There is no survival mode because the tracks for this mode are too specific, and there is no Crazy mode because Nadeo considers it too "crazy". Two new environments, "Toy" and "Moon," were started but then scrapped because they would have been smaller and, more importantly, less consistent with the rest of the game's designs.

=== Track design ===
The tracks are designed almost entirely by Amélie Castelnérac. They are created from scratch, starting with the simplest maps and ending with the most complicated ones. The circuits are all created using the game's level editor. This allows any bugs in the editor or in the game to be detected. When she considers that the track she has just created is "correct," she has it tested by a player who has never played TrackMania before. The aim is to assess the accessibility of the circuit, as the team finds it very difficult to take a step back from their creations because they play them so often. This feedback allows us to make some adjustments to the difficulty level. The starting tracks are deliberately simple and very wide, but fun, so as not to frustrate beginner players with tracks that are too difficult and complex, which would send them crashing into the walls at the first turn.

Amélie Castelnérac makes sure to keep the file size reasonable so that the game can run on all configurations. She always tries to add a jump or a loop to give each track its own identity by combining jumps and driving. She believes that these constraints make the task more complex. In contrast, the most difficult tracks must be sufficiently technical and fast-paced so as not to bore experienced players. Florent Castelnérac regularly intervenes and generally changes a few building blocks in order to "give the track its own style". All track creations by players come with a certain amount of pressure. Amélie Castelnérac says that every time she creates a track, she wonders how appealing it will be to the community, which is very active and productive in this area. She also feels that she "draws a little inspiration from what others have done," especially. Prior to creating an official campaign, she logs on to play TrackMania online and downloads the most popular tracks. This allows her to identify what players like and what she "wants to find in terms of fun". According to Florent Castelnérac, the team has learned from its past mistakes and has succeeded in creating better tracks. In order to avoid repetitive races and the impression of always doing the same thing, new categories have been created (Race, Acrobatic, Endurance, and Speed). The team wanted to make all the tracks more accessible, resulting in a lack of highly technical tracks.

The reference times are set internally in about 30 minutes per track. The team plays a track several times, and when they can't improve on the result, that becomes the "Author" time. The gold, silver, and bronze medal times are automatically calculated proportionally to this reference time.

Finally, Amélie Castelnérac must check that there are no shortcuts, that the checkpoints are correctly placed, and that the scenery is harmonious.
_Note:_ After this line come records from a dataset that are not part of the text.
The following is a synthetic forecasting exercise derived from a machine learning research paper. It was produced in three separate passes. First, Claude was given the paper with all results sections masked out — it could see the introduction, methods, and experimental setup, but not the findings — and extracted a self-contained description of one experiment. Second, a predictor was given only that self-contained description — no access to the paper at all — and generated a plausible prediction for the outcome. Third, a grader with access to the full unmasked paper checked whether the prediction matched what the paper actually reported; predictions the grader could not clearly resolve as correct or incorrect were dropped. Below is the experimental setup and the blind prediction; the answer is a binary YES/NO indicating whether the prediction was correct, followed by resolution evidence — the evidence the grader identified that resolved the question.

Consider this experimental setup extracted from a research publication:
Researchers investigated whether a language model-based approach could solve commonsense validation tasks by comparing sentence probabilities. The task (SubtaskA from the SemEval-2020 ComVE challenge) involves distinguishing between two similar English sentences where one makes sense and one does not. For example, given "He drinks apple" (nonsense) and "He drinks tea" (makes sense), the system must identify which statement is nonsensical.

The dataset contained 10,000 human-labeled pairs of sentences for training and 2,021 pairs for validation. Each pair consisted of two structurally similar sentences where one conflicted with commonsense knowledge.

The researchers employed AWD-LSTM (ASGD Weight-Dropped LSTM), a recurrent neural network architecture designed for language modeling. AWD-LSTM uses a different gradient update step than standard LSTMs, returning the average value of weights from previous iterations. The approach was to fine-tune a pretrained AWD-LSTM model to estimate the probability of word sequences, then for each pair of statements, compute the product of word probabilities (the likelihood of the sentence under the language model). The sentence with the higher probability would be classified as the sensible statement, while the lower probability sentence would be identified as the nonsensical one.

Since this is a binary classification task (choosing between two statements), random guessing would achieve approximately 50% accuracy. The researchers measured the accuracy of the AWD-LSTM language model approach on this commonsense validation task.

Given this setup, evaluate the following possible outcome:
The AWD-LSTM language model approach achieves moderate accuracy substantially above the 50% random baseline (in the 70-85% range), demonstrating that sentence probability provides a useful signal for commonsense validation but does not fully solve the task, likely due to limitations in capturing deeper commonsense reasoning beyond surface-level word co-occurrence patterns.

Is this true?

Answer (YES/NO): NO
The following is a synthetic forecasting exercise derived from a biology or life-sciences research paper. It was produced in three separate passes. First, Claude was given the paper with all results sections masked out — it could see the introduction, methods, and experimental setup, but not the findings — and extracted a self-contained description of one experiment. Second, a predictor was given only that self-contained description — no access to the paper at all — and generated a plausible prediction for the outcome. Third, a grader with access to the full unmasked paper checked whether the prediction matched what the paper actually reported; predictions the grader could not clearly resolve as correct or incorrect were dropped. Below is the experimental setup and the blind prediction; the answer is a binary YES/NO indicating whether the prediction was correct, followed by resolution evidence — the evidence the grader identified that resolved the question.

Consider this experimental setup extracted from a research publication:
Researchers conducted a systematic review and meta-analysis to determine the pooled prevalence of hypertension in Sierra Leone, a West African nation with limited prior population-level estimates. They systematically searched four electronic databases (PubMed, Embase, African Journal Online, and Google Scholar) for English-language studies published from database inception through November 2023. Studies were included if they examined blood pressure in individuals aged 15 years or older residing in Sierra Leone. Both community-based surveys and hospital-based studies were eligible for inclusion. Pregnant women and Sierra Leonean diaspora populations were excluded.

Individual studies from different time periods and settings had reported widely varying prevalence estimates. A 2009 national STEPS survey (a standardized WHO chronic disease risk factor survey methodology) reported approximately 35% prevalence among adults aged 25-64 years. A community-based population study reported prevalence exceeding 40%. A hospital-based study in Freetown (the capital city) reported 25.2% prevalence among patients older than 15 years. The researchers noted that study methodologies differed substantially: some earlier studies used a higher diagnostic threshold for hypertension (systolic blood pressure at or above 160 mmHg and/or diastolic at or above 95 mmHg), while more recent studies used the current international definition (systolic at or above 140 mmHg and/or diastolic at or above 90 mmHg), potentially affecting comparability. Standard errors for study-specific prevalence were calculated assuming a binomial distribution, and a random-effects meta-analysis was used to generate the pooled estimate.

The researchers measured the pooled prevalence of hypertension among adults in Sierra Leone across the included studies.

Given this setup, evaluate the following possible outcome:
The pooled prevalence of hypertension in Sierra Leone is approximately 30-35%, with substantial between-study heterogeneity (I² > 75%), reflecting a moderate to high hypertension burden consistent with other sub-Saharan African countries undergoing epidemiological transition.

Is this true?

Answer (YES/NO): NO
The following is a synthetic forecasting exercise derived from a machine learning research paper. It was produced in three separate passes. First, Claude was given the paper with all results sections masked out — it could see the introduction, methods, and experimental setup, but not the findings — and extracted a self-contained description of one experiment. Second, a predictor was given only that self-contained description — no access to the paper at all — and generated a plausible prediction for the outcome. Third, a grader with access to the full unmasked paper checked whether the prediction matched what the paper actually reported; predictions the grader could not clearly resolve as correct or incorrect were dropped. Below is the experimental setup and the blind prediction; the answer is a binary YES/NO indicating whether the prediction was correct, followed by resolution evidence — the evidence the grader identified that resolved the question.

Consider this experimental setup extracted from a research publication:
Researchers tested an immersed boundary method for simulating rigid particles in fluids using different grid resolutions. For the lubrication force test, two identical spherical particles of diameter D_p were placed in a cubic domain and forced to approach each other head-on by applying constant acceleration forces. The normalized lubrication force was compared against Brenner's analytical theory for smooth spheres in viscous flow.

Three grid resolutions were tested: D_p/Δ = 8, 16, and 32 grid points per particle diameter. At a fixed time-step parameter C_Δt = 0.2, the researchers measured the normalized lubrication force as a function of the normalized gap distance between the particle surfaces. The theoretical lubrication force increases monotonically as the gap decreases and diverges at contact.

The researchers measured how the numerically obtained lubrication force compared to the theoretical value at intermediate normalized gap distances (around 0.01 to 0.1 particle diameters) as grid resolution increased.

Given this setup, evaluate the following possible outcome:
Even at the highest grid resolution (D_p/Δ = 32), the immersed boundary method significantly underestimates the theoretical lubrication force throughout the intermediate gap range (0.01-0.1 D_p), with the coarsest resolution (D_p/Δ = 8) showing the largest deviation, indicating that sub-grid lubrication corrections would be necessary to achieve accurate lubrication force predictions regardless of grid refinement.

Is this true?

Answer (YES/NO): NO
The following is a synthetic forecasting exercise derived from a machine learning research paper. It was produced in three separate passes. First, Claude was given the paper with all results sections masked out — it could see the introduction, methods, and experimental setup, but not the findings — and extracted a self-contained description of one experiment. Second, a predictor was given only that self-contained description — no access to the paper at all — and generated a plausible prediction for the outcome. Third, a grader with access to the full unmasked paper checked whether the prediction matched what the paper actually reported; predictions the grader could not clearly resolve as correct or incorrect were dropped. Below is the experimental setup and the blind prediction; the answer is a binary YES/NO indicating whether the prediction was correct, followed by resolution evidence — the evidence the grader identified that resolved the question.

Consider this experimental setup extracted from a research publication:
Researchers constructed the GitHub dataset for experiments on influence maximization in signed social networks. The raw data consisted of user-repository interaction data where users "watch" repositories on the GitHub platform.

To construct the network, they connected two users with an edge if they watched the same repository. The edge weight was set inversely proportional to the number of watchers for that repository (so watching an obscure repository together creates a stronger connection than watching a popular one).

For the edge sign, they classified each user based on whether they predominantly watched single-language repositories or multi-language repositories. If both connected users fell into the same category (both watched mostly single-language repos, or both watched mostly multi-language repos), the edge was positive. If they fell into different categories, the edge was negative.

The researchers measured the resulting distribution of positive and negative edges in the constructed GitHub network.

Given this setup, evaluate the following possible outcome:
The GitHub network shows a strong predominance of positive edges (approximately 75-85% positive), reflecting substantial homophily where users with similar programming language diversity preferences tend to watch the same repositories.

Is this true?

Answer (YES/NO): NO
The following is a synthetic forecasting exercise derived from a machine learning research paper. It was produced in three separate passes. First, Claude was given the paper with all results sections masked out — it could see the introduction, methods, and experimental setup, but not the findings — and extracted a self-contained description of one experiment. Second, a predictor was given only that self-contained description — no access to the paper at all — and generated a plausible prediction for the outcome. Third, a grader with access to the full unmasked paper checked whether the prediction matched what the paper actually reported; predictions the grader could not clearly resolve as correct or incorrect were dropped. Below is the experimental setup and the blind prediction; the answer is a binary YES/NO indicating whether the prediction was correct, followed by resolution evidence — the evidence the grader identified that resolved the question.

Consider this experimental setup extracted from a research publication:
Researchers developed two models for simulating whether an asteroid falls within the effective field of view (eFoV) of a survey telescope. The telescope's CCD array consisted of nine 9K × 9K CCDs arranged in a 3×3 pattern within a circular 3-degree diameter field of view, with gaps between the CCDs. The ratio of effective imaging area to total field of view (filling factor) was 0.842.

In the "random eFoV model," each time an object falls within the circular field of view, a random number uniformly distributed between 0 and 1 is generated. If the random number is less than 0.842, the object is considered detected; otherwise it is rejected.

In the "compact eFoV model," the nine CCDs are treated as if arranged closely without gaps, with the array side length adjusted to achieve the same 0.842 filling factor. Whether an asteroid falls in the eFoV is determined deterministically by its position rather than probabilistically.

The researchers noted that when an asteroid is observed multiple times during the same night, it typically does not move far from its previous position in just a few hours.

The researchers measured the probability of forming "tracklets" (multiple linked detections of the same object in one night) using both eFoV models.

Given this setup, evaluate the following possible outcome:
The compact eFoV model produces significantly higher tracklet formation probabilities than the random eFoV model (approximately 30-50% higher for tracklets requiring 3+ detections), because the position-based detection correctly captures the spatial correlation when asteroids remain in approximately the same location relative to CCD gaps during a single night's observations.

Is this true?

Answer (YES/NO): NO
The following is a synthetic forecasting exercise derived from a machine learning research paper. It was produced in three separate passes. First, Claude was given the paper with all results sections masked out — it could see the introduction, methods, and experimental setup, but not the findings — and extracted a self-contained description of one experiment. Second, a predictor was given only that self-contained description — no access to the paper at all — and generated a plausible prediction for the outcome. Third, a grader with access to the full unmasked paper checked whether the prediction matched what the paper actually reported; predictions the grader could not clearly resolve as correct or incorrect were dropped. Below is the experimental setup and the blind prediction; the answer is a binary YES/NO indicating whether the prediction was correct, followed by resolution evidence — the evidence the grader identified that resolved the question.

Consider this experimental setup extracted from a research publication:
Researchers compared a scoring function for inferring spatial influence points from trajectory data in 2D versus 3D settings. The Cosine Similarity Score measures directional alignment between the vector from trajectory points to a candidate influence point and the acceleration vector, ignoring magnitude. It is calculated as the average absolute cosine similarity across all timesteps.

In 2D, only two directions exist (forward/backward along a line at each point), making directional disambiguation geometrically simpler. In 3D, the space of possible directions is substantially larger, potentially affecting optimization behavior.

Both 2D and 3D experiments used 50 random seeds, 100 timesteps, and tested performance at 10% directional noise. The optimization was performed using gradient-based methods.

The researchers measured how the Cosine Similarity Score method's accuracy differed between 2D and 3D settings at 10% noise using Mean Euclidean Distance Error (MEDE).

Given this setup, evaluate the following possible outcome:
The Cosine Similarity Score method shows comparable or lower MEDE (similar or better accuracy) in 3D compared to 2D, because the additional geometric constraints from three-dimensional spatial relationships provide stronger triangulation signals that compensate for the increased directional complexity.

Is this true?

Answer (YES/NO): NO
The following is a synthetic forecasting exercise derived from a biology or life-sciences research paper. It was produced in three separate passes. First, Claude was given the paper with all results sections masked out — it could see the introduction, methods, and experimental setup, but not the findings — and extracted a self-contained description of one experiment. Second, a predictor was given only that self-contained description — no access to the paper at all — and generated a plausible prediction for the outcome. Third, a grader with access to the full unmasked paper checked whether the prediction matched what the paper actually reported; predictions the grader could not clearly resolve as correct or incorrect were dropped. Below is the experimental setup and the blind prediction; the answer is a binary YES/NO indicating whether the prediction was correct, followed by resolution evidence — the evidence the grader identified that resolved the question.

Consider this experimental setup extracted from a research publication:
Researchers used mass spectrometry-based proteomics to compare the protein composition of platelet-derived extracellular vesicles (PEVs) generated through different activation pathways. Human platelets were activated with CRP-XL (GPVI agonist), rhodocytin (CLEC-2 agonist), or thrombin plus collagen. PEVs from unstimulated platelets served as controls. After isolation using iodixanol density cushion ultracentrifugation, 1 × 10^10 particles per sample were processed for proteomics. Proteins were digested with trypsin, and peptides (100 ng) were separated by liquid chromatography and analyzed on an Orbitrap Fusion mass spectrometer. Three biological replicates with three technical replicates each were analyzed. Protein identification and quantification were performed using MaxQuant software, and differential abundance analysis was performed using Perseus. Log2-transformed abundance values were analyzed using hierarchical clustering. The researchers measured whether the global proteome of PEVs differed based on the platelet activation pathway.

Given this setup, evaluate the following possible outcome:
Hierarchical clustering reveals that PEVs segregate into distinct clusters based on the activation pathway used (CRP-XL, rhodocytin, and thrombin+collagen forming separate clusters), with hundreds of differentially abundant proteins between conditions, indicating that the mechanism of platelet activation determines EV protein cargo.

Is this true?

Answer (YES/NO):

=== Graphics and features ===
The United game engine is broadly identical to that of Nations, although it has undergone numerous improvements.Nadeo has added an additional graphics engine, increasing the total number to five, in order to enable the game to run on the latest generation of graphics cards (2007) as well as on lower-end configurations. It is the team's goal to achieve a consistent frame rate regardless of the machine's hardware capabilities.

Graphics improvements to the Stadium universe were made due to the new lighting system, which required the team to recreate all of the building blocks.

Just before the release of United, Castelnérac believed the game to be immune to cheating, both in-game and in terms of coppers, which play a more important role in this installment. Nevertheless, since United uses a lite version of StarForce, cheating was still possible. That said, the company subsequently developed its own anti-cheat technology. The Nations Forever version no longer uses StarForce, which has been replaced by a proprietary system. The game is also No-CD. Nadeo has improved the voting system to prevent certain people from artificially inflating the statistics.

As more and more features were added, the level editor became too complex. A simplified version of the editor was therefore created.

=== Creation of new features ===
Nadeo explains that the goal is to create a persistent world, without avatars, in which players can play, evolve, collect, or create content. Beyond this, the goal of United, and ManiaLinks in particular, is to facilitate the sharing of user-generated content related to the TrackMania franchise.

ManiaZones is directly inspired by sports associations, which offer the same structure of matches and competitions by level and region. The advantage of offering such rankings and opponents by region and level is to avoid discouraging players with a single, large ranking, giving them the impression that it is easier to climb the ladder because it is smaller.

The establishment of a virtual micro-economy based on coppers stems from Nadeo's desire to limit the content posted online by the community on the company's official servers. Nadeo did not want to allow coppers to be converted into real money in order to limit their use to a recreational context.

=== Extension design ===
TrackMania United Forever was the French company's biggest project at the time of the game's release in April 2008. According to Nadeo, United Forever marks the end of a cycle, a kind of completion: the ultimate TrackMania game that incorporates all aspects of the series, i.e., gameplay, online play, competition, editor, and sharing. Nadeo considers TrackMania 1.0 to be complete with United and TrackMania 2.0 to be complete with United Forever. Rather than making sporadic corrections, the aim of the expansion is to consolidate the game to ensure its longevity. However, the company considers the additions to be sufficient to offer players a paid version.

=== Soundtrack ===
The music for TrackMania United was composed by French artist DOO. It consists of technical, rhythmic instrumentals created on a synthesizer, as well as melancholic sounds and melodies played on a metal guitar. The game allows players to listen to their own music.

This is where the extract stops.